Given these constraints, any such exception would need to be minimal in scope and introduce some burden to avoid it becoming an attractive license loophole. So, if such cases are considered important, I suggest the following four step test to relax the "all the same functionality in the same range of circumstances" requirement for modified works:
The first two clauses ensures the restrictions are only open as a reasonable last resort. The third is a safeguard against systems designed solely to subvert the license. It is a weakened version of the intent that the copy recipient be given various freedoms. The fourth term also places the burden on the distributer using this exception: the onus is on them to allow fixes.
I'm not convinced that opening this door is worthwhile, given the complications it would add to the license and limited nature of the problem.

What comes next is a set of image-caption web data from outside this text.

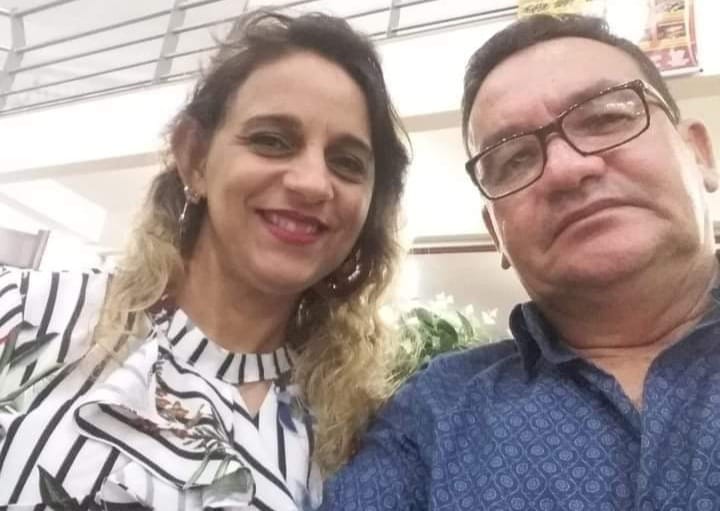 Cassilândia: Ivaneir Freitas é a aniversariante do Dia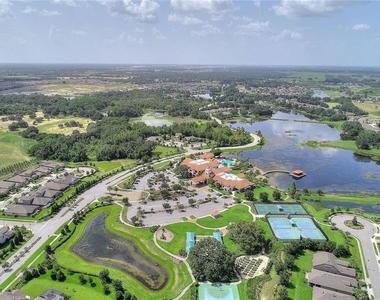 576 Cantabria Drive - Photo Thumbnail 39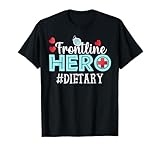 TeeaxArt Frontline Hero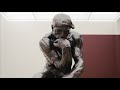 Rodin/Arp Trailer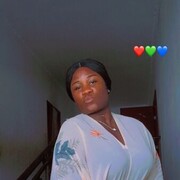  ,   Aida maye, 25 ,   ,   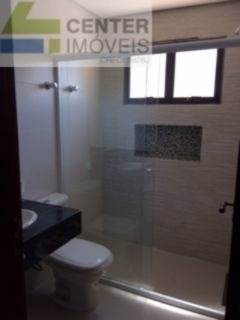 Imagem 8 de 15 de Apartamento - Vila Mariana - Ref: 9759 - V-867974
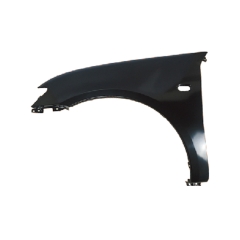 For MITSUBISHI L200 FRONT FENDER-LH（05-14）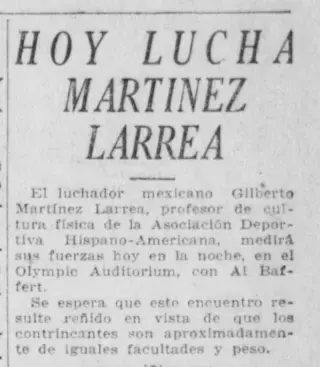 other Newspaper clipping from Nov 9, 1927 5884096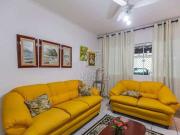 Casa / Sobrado para Venda em Santo André/SP Jardim Ocara...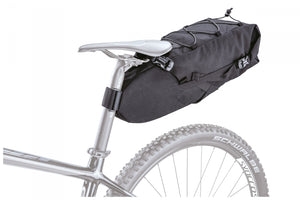 Topeak Backloader - Bike Seat Bag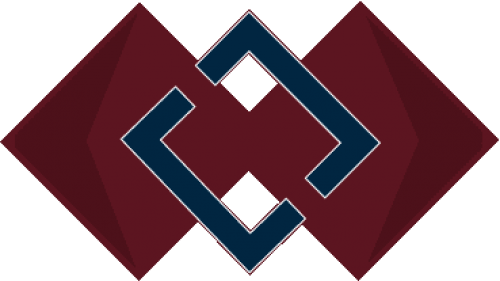 EXPERTISES 65 GE S.A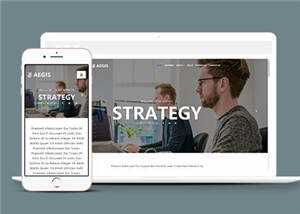 教育机构介绍动态响应式网站模板下载冒泡网-中创网-项目资源网-资源之家-项目资源网-资源之家-副业项目-手机搬砖-中创网-无货源电商-创业项目-抖音工具箱-搬砖项目-网络赚钱网创矩阵局-网赚冒泡网-福缘网-中创网-知识街网站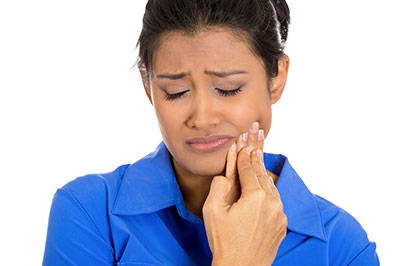 River Oaks Advanced Dentistry | Dentures, Sedation Dentistry and Dental Bridges
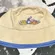 Disney Winnie The Pooh Characters Embroidered Bucket Hat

But if it is to be opened, I would recommend such safeguards.
 There is a large case of compromise in the GPLv2: the "system component" exception which allows distribution of GPLv2 binaries which rely on GPL-incompatible libraries, as long as they are "normally distributed with the major components of the operating system". This is a case where the cost of the loophole was judged smaller than the size of the problem if GPL software could not use non-GPL system libraries (almost all of them in 1991).
 I went through this a few years back with a lawyer when reviewing a (RedHat) patch to the Linux module code, and seems to be addressed explicitly in GPLv3's "use of the work normally implies the user already has the key". The key is randomly generated at build time by the build scripts in this case.
 Or "conveying" in GPLv3-speak.
 A terrible idea for government elections, but they could improve representation where alternatives are even less reliable, such as widely-distributed organizations.
 All software has bugs, and authentication technologies do not prevent them from being exploited.
 Unlike proprietary code which can do obfuscated self-checks, GPL code cannot even do this due to source availability, so verification may be an answer.
 In this case, the individual user might want to subvert the election, so we cannot predicate the exception on their interest.